[Begin Text extract]
Part 1 - Introduction & The Philadelphia Campaign, 1777
Part 2 - Raising the Regiment
Part 3 - Philadelphia to Pensacola
Part 4 - War with Spain & The United Corps
Part 5 - Bunkers Hill in Miniature
Part 6 - The Siege of Pensacola
Part 7 - Parole, Reduction & Exile

A History of the Provincial Corps of Pennsylvania Loyalists - Part 5 of 7

Bunkers Hill in Miniature

With the fall of Mobile, British West Florida was reduced to the garrison of Pensacola. It took no military genius to figure out that this last city would be next on Don Galvez's intended conquests. Within days of their arrival back at Pensacola from the environs of Mobile, twenty one Spanish ships arrived off the harbor.

The troops in the garrison were immediately put in order, and the principle defenses of Fort George were fully manned. All the guns left to the British prepared to battle the Spanish fleet and army, knowing no help or reinforcements would arrive to assist them, with the exception of some 300 warriors from the Choctaw tribe, and the same number from the Creeks.

The Choctaws arrived on 2 April 1780 and Chaplain WALDECK of the Germans described their entrance:

"I was sitting peacefully in my tent when I suddenly heard small weapons fire close to the camp, very much as if an outpost were under attack. We ran from our tents and saw a party of the Choctaw Indians, who had been thirty days traveling from their land, here. They were all dressed according to their own way. They camped, spread out in an almost oriental fashion, and smoked from their tomahawks.
[End Text extract]
→ Goal:
Copy the whole Pennsylvania Loyalists text above word for word, keeping its line breaks and punctuation unchanged.
[Begin Given information]
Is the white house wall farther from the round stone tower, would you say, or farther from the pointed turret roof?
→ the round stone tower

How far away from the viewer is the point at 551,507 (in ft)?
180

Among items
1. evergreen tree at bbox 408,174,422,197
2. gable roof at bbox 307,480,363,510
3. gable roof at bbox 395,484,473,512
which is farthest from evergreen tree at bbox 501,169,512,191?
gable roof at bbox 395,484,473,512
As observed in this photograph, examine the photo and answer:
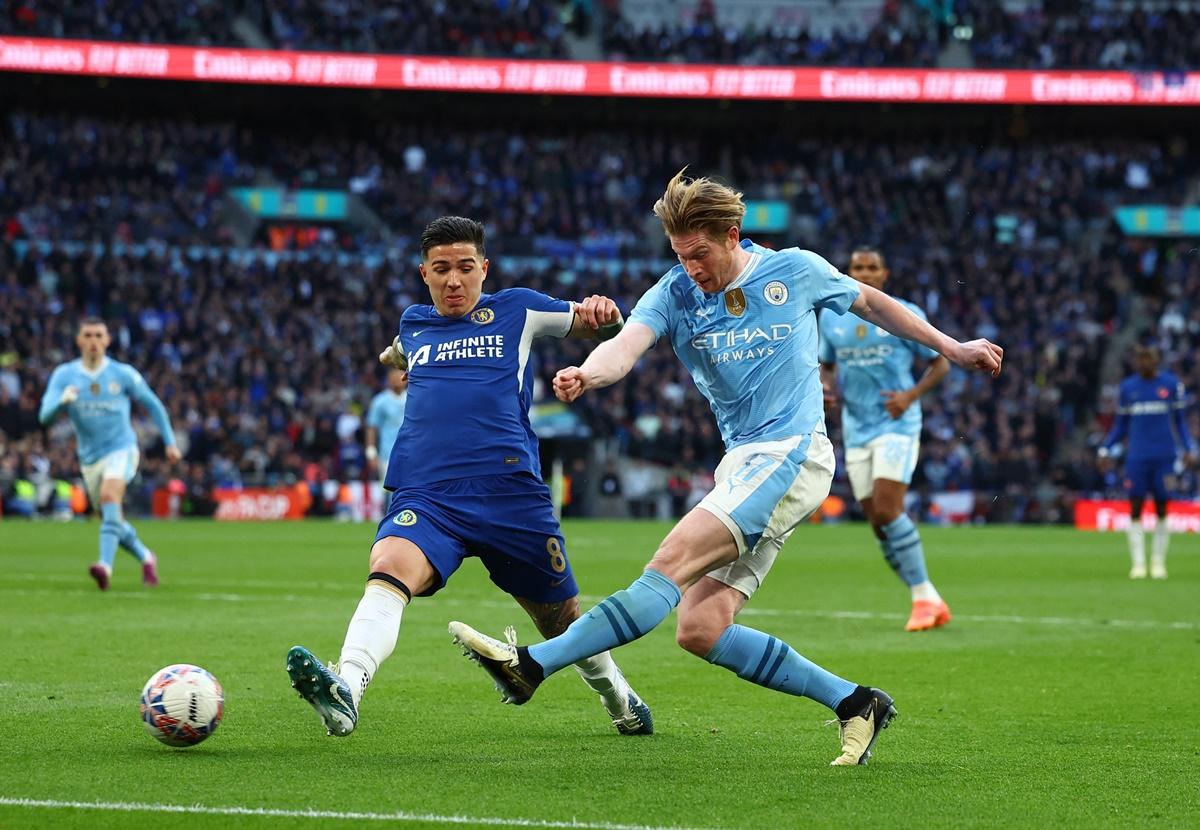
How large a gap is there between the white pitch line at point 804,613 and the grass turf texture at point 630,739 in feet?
[End Given information]
→ Result:
Part 1 - Introduction & The Philadelphia Campaign, 1777
Part 2 - Raising the Regiment
Part 3 - Philadelphia to Pensacola
Part 4 - War with Spain & The United Corps
Part 5 - Bunkers Hill in Miniature
Part 6 - The Siege of Pensacola
Part 7 - Parole, Reduction & Exile

A History of the Provincial Corps of Pennsylvania Loyalists - Part 5 of 7

Bunkers Hill in Miniature

With the fall of Mobile, British West Florida was reduced to the garrison of Pensacola. It took no military genius to figure out that this last city would be next on Don Galvez's intended conquests. Within days of their arrival back at Pensacola from the environs of Mobile, twenty one Spanish ships arrived off the harbor.

The troops in the garrison were immediately put in order, and the principle defenses of Fort George were fully manned. All the guns left to the British prepared to battle the Spanish fleet and army, knowing no help or reinforcements would arrive to assist them, with the exception of some 300 warriors from the Choctaw tribe, and the same number from the Creeks.

The Choctaws arrived on 2 April 1780 and Chaplain WALDECK of the Germans described their entrance:

"I was sitting peacefully in my tent when I suddenly heard small weapons fire close to the camp, very much as if an outpost were under attack. We ran from our tents and saw a party of the Choctaw Indians, who had been thirty days traveling from their land, here. They were all dressed according to their own way. They camped, spread out in an almost oriental fashion, and smoked from their tomahawks.